BLE scanning base on lte_ble_gateway and app crash

Hello, I made modifications based on the nrf9160 lte_ble_gateway demo. I modified the BLE.c file and changed the BLE connection to BLE scanning.
The scanning algorithm is as follows: idle for 1000ms, then scan for 90ms, and repeat the cycle. To ensure that the BLE scan time is not delayed for a long time, I use the K_TIMER timer. I submit work in the K_TIMER callback, and then start and stop Bluetooth scanning in the work.

I found that after scanning for a period of time, about 10-20 minutes, the application may crash.
In addition, there are many Bluetooth devices in my surrounding environment. Approximately 20 broadcast messages can be scanned within 90ms.

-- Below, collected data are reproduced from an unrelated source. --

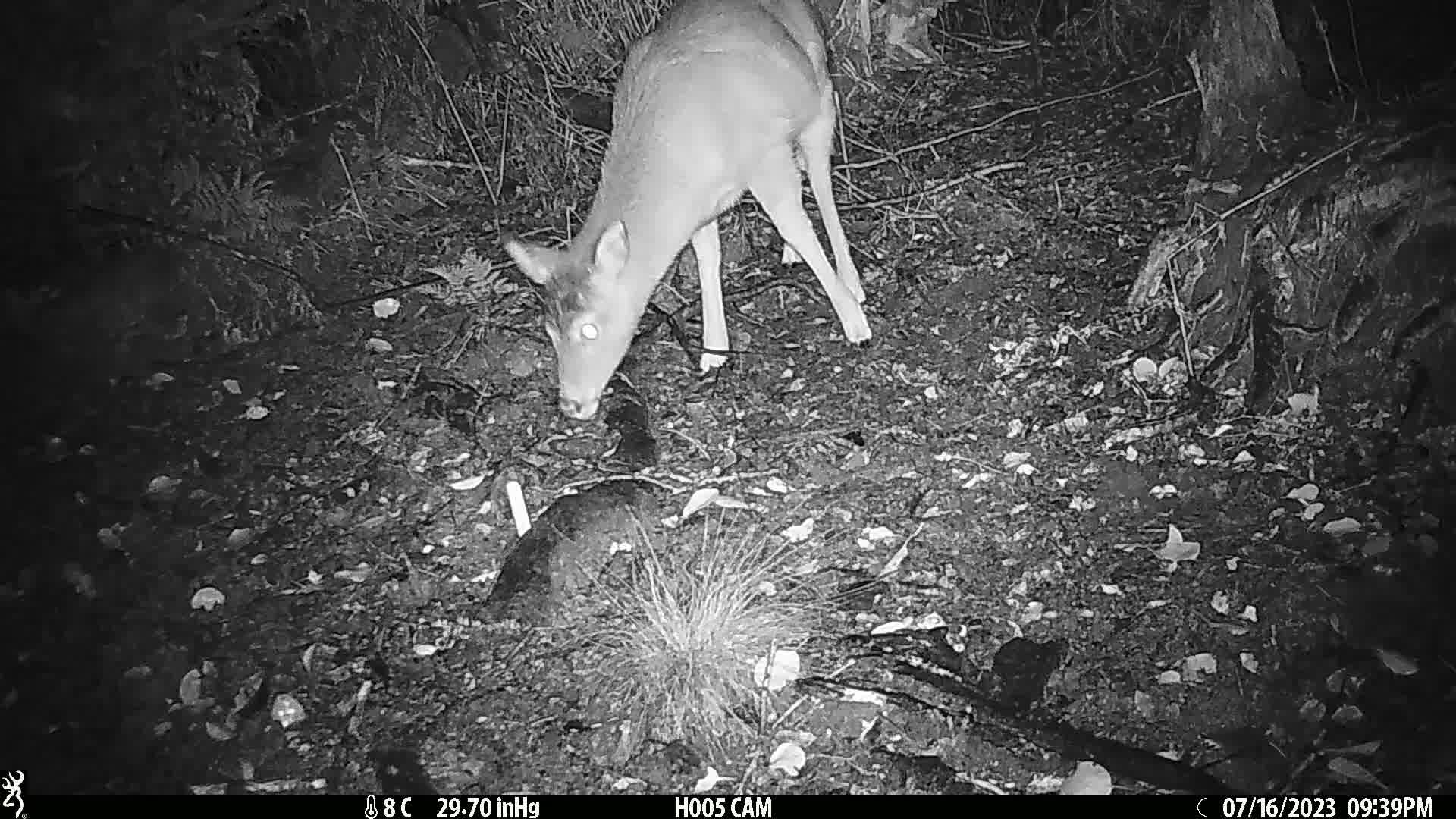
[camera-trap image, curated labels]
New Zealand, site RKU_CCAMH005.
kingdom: Animalia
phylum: Chordata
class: Mammalia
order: Artiodactyla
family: Cervidae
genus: Odocoileus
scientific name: Odocoileus virginianus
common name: white-tailed deer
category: white tailed deer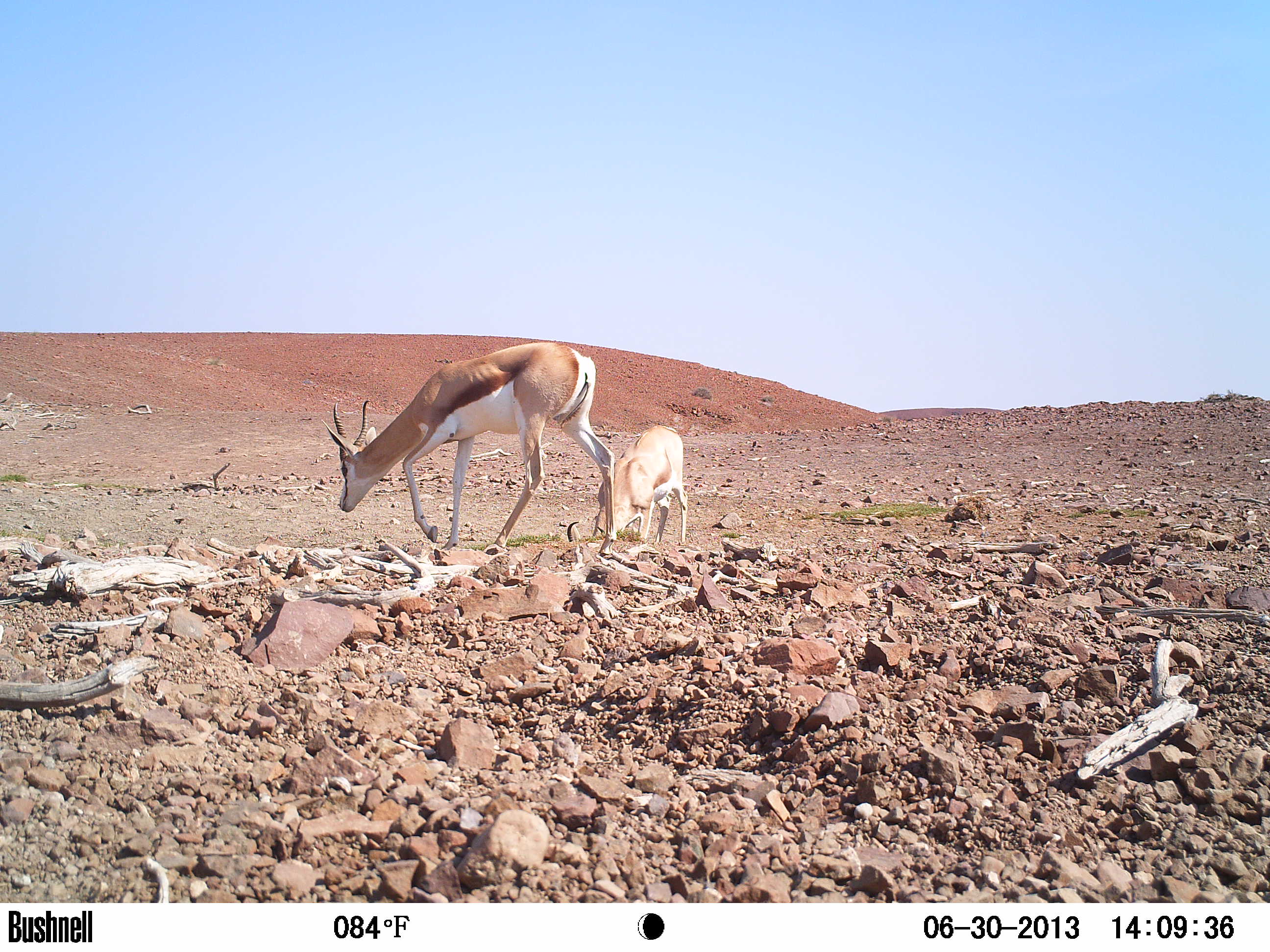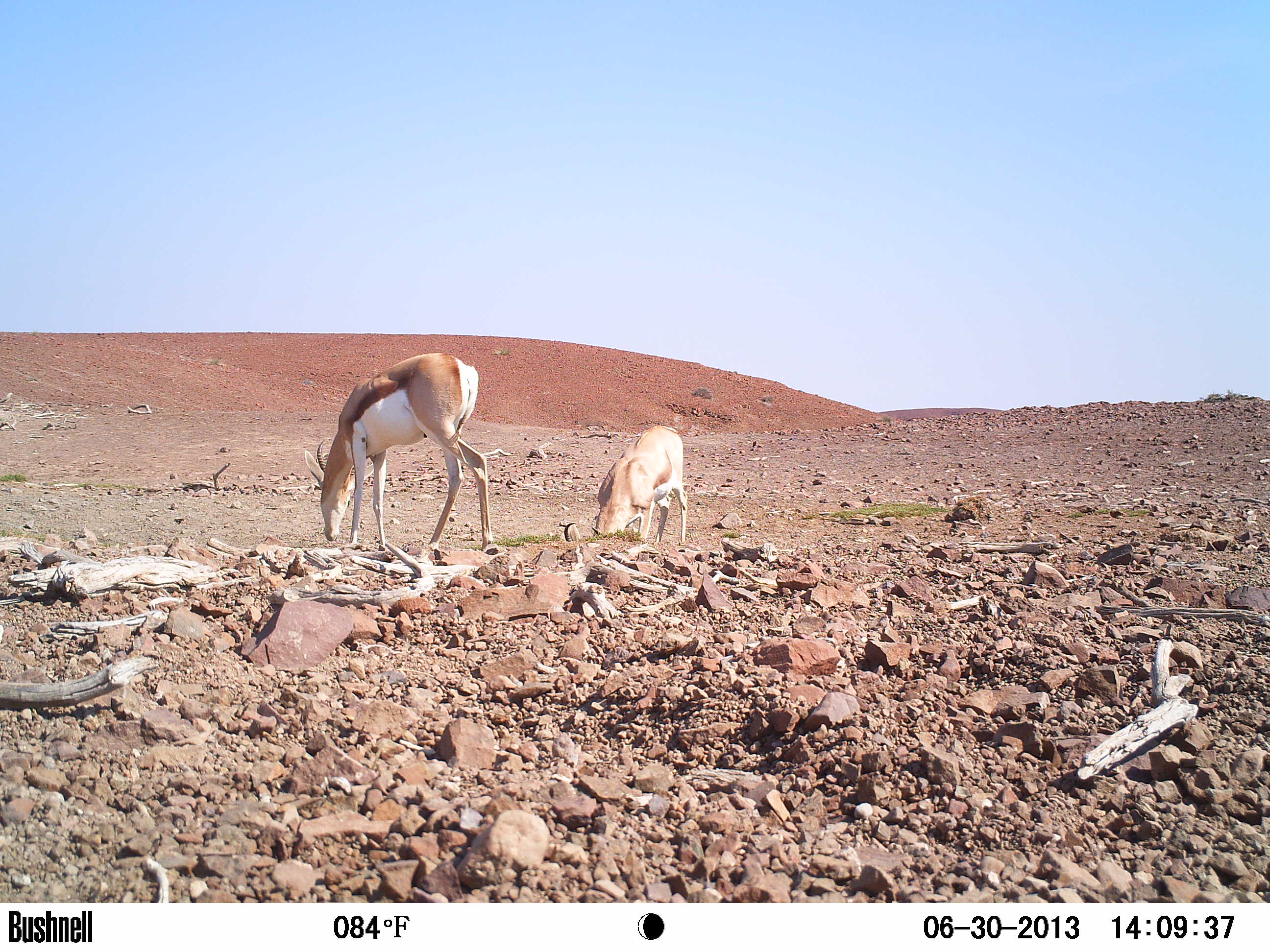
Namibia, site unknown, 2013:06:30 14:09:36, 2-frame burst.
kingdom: Animalia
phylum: Chordata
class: Mammalia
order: Artiodactyla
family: Bovidae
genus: Antidorcas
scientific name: Antidorcas marsupialis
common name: springbok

My own product has encountered this issue. I also reproduced this issue on the nrf9160dk_nrf9160(PCA10090 1.0.0) development board, with NCS version 2.2. The LTE modem version is 1.3.6.

Modify on lte_ble_gateway:

1. Modify the ble.c file, please see the attachment.

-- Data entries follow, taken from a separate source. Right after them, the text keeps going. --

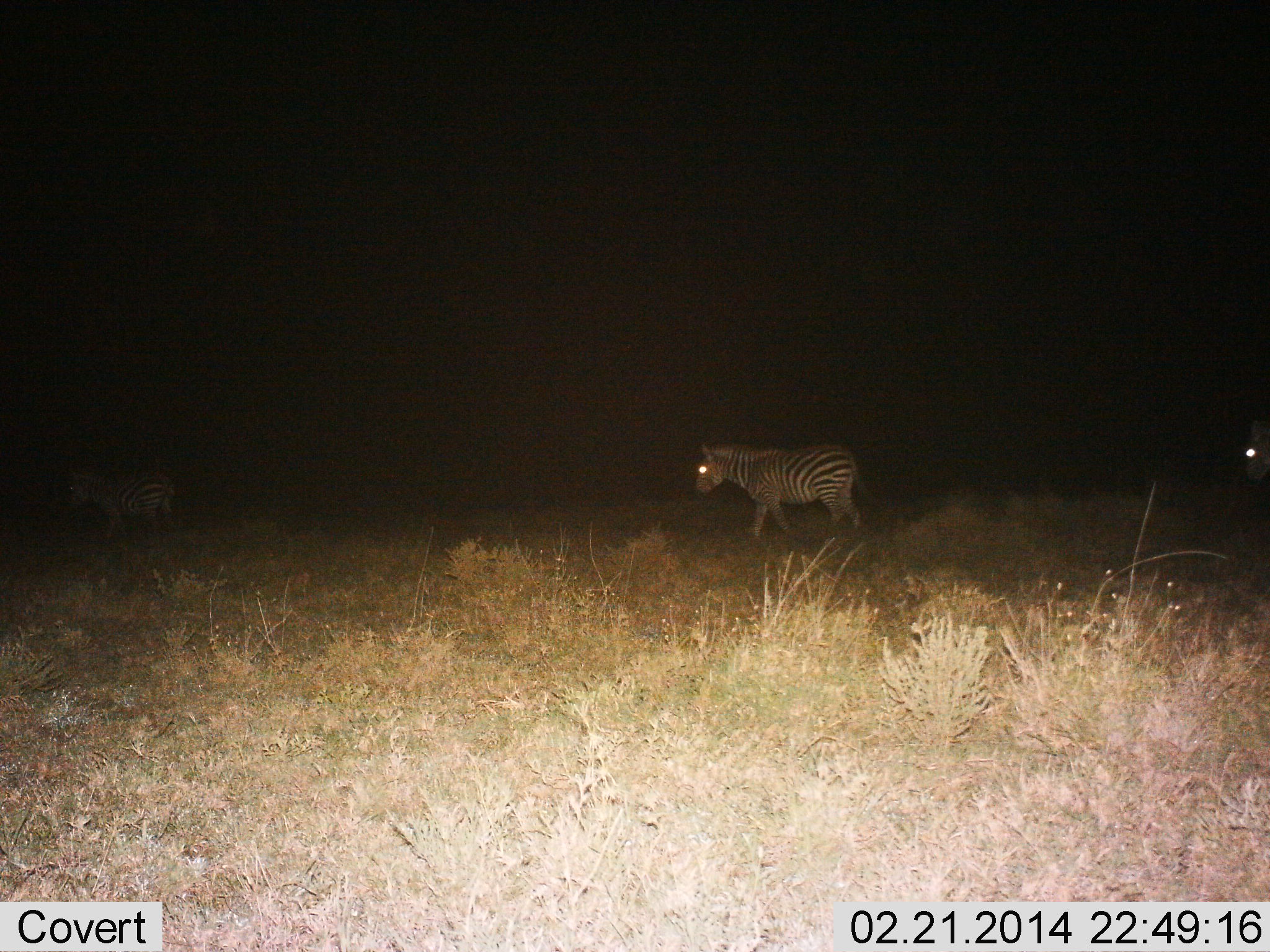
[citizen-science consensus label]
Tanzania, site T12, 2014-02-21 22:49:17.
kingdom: Animalia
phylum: Chordata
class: Mammalia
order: Perissodactyla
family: Equidae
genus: Equus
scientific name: Equus quagga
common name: plains zebra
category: zebra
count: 3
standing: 10%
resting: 0%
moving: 90%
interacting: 0%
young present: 0%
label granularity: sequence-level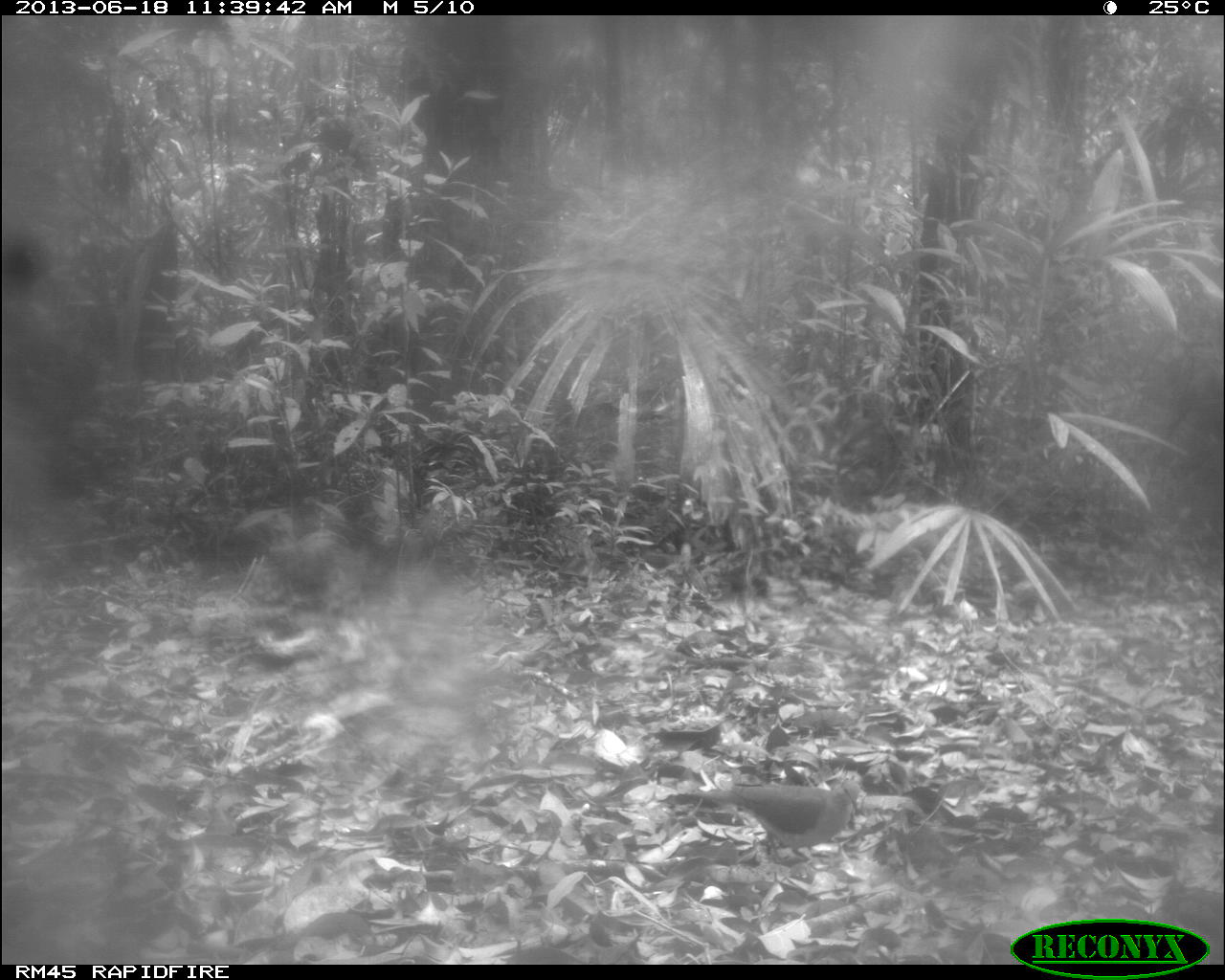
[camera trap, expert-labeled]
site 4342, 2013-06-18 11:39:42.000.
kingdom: Animalia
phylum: Chordata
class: Aves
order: Columbiformes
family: Columbidae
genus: Leptotila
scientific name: Leptotila plumbeiceps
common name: gray-headed dove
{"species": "Leptotila plumbeiceps (gray-headed dove)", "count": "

2. Add define in prj.conf. (CONFIG_BT_BUF_ACL_RX_SIZE=251)

3. Change the uart speed from 1000000 to 115200. (current-speed = <115200> in nrf9160dk_nrf9160_ns.overlay)

 52840 is based on hci_lpuart and only modifies the UART rate to 115200.

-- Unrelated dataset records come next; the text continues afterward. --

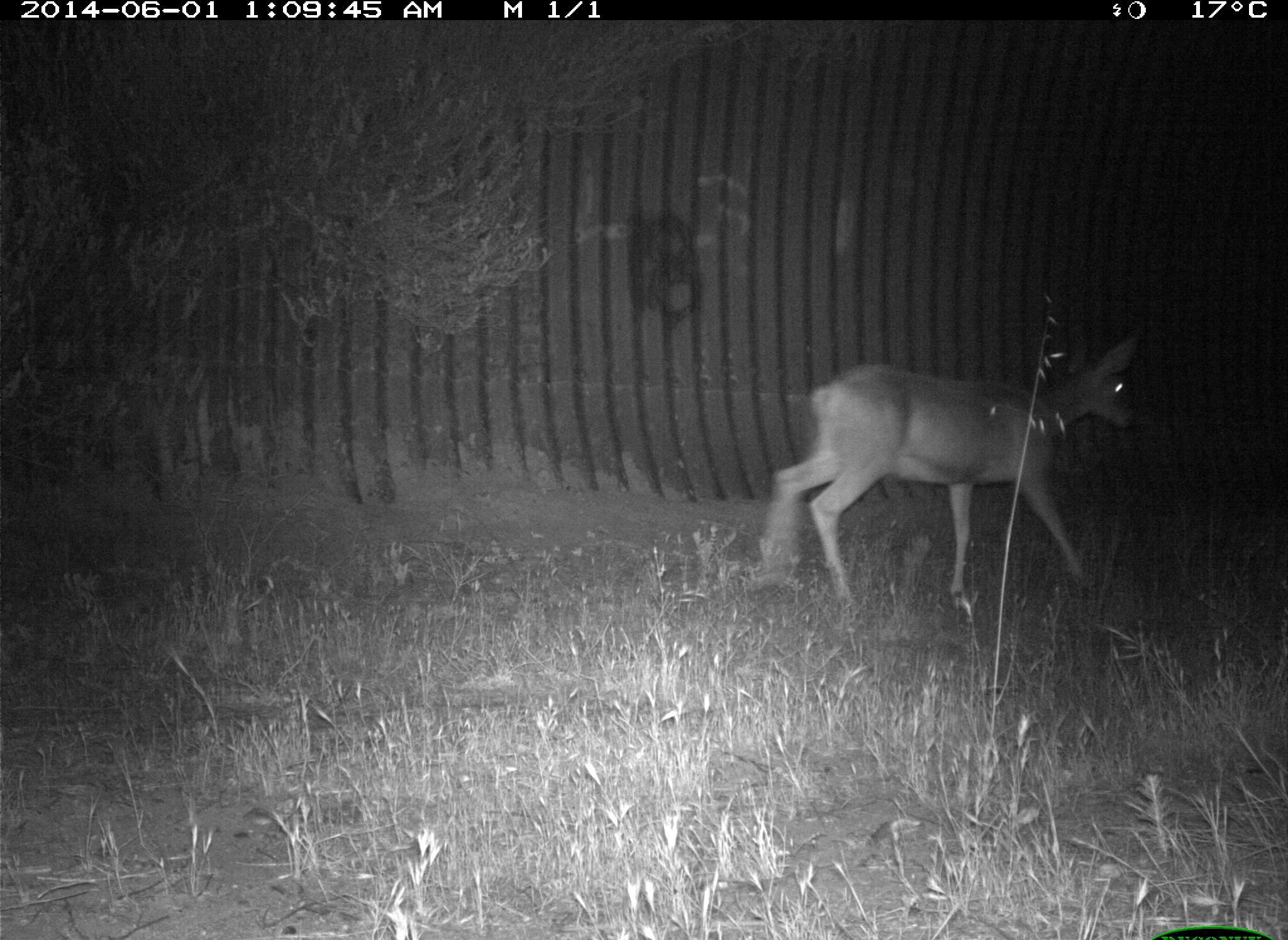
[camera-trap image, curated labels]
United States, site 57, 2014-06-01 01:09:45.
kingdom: Animalia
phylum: Chordata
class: Mammalia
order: Artiodactyla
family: Cervidae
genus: Odocoileus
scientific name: Odocoileus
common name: deer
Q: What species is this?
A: Deer (Odocoileus).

I tried to increase CONFIG_BT_BUF_ACL_RX_SIZE, but still encountered a crash. I am trying to reduce the number of BLE devices in the surrounding area, which will lower the probability of this problem occurring.  I speculate that it may be due to receiving a large number of Bluetooth broadcasts that the internal cache of the HCI driver is insufficient?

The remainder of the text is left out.